Yesterday's view of the terrace |
Two
weeks later and the situation is a little changed. Wednesday's weekly
hospital Xray revealed that the jaw had moved and thus no healing had
taken place. Urgent referral to Senior Opinion which was and is, a
week's grace will be allowed, then if no change, the consultant will
insert three screws in the jaw and tie the teeth together with wire
thus keeping the mouth shut. Oh dear, I can already hear the jokes
from the wider family about that! As I can get away with a local
anaesthetic, not the dreaded full anaesthetic demanded by the bigger
operation [exact details, unknown, but consultant and I are united in
opposition to that, with the unspoken opinion of Too Old!] I am
prepared for the operation some time after next Wednesday. The
consultant was stern; you need isolation really so that is what I am
now more vigorously embracing. I already didn't answer the phone and
have stopped all my activities and refused all visits; now I don't
even answer the door buzzer. No swimming either, the man said, just
as I was about to resume my daily dip. So I savour what I have and can do; top of that list is my lovely flat and super terrace AND the sunny weather so far to enjoy both. The flat is filled with perpetual sunshine and the terrace is warm and inviting and a little Autumnal. Things could be worse.

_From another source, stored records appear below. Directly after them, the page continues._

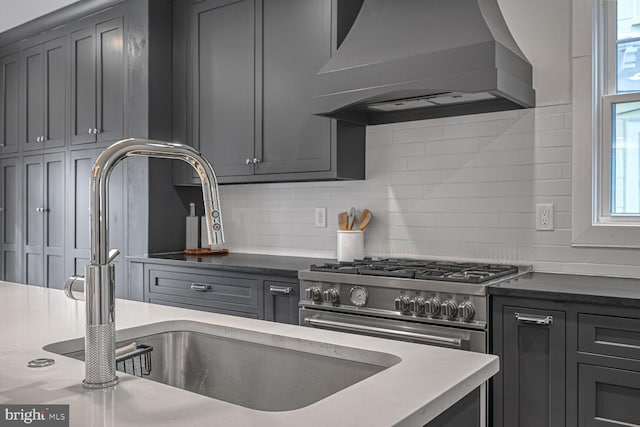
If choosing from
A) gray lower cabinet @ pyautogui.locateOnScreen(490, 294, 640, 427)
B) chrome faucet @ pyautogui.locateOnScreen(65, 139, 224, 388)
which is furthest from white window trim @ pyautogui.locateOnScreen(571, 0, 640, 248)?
chrome faucet @ pyautogui.locateOnScreen(65, 139, 224, 388)

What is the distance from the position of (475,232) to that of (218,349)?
1.89m

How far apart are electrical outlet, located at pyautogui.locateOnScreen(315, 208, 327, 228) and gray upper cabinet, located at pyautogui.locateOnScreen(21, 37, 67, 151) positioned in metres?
2.22

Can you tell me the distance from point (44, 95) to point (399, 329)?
12.0 ft

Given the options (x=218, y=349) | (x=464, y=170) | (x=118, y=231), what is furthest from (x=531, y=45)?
(x=118, y=231)

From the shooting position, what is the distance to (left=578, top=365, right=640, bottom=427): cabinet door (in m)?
2.04

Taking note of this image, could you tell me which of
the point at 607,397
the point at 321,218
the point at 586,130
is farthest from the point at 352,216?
the point at 607,397

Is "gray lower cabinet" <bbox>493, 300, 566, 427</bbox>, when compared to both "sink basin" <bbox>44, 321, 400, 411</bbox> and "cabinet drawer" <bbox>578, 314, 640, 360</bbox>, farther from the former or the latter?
"sink basin" <bbox>44, 321, 400, 411</bbox>

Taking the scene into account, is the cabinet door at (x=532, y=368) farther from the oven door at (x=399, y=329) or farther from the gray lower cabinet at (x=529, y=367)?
the oven door at (x=399, y=329)

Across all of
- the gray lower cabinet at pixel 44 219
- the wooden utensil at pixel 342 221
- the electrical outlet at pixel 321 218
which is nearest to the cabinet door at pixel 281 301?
the wooden utensil at pixel 342 221

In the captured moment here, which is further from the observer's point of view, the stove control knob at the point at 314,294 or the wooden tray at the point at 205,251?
the wooden tray at the point at 205,251

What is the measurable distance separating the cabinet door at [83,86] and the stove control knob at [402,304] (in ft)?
9.09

Ken Loach. I Daniel Blake won the Palme d'Or at the Cannes Film Festival this year and was the only British film selected to be shown at the New York Film Festival in October 2016 |
I
Daniel Blake
was splendid and splendidly depressing. My emotions felt deeply
stirred as I walked despondently home. It is the story of an ordinary
older working class man, a carpenter, honest, likeable, conscientious
who loses his job after a severe heart attack. His doctor says he
must not return to work yet, and the film chronicles his increasingly
bewildered attempts to access the benefits system. Language,
computers, systems processes are all used to mystify and obstruct
would-be claimants so that, after countless visits, Daniel Blake is
no nearer obtaining the temporary financial support he needs. He
helps a young woman victim of the system and her two children, sells most of his
furniture while desperately lying to people who want to help him like
former work mates and his young neighbour. I had no idea of the punitive nature the
benefits system; it is consciously cruel as Loach says.

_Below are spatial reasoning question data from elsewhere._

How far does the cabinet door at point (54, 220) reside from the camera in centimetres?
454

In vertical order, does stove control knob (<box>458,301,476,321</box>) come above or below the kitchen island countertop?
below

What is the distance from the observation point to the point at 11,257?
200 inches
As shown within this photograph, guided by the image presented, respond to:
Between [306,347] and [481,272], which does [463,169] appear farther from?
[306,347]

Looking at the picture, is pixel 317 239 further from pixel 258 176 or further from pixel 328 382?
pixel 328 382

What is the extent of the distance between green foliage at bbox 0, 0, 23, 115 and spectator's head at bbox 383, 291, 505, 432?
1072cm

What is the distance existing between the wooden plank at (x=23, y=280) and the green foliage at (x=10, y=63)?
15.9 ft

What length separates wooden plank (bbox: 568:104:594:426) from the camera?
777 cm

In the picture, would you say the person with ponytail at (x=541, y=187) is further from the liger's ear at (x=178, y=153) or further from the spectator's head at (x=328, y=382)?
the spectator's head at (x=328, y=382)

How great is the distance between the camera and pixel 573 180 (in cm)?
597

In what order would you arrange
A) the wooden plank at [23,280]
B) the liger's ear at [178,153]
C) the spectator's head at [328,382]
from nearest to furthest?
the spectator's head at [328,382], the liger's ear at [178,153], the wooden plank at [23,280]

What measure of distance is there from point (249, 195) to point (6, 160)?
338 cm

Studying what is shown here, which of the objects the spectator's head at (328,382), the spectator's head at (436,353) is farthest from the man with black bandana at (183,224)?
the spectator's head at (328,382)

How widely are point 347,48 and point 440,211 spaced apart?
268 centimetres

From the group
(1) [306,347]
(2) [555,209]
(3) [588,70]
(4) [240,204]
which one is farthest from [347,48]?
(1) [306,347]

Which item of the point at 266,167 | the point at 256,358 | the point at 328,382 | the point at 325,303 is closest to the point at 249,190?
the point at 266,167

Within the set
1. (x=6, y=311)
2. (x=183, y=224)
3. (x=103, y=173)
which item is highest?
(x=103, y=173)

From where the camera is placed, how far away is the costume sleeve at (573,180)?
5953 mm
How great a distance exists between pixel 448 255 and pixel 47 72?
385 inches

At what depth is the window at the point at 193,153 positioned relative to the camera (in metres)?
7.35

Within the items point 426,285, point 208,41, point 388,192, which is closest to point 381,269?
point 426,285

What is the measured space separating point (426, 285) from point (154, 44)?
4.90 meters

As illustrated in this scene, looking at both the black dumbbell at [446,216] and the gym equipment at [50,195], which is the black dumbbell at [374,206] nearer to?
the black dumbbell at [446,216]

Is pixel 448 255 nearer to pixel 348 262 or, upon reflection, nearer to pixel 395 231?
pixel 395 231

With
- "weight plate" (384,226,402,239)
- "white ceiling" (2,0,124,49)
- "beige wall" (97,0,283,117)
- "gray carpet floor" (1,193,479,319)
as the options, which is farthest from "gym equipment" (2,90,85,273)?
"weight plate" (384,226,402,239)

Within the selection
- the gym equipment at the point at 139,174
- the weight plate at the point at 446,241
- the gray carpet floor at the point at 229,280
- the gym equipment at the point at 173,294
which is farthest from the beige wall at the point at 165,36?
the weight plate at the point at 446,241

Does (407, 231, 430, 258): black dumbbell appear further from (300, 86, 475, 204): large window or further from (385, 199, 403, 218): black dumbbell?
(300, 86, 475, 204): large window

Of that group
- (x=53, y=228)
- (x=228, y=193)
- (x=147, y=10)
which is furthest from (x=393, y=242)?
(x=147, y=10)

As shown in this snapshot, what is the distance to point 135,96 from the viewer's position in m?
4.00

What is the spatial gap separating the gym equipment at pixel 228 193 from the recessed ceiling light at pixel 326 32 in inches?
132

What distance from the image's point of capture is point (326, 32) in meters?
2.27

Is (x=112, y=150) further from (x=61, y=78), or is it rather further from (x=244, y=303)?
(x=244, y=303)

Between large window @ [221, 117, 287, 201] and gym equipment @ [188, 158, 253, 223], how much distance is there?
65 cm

Interestingly, also yesterday, there is pious talk in Parliament of
simplifying the system to help claimants; let us live in hope. As it
presently stands, not only does it punish and obstruct would-be
claimants, it puts exquisitely-targeted pressures on staff to
conform.
My
teacher daughter, friend and grand-daughter were here for four or
five days last week and the 'No speaking' rule was hard to follow.
I have discovered how difficult it is to deny oneself this most human
of activities. It is almost as essential and normal and spontaneous
as breathing. I didn't go out with them at all except for their last
day when daughter insisted they take me out somewhere briefly. Never
has a short trip to Damme been so enjoyable! I do love that drive
along the canal between the dappled trees in the canal-side avenue
that seems to continue for miles. We only had time for a coffee,
which was a treat indeed, but after we had parked, the girls saw a
very inviting shop nearby, with gallery, and they dived in. I
hesitated partly because of being tongue-tied and partly through
post-Brexit poverty which has induced a wholly atypical reluctance to
be tempted to buy anything very much. But the windows
looked
tempting indeed and eventually I went in to find a marvellous
emporium full of signally different and amazing clothes and bags.
Suffice it to say, we enjoyed ourselves hugely and I shall certainly
go back when I am fully restored to proper speech and buy something
to celebrate the return of
that wonderful gift. Realistically, that may well be early January
En route to Damme from Brugge |
in which case, the sales may well be on. Synchronicity indeed.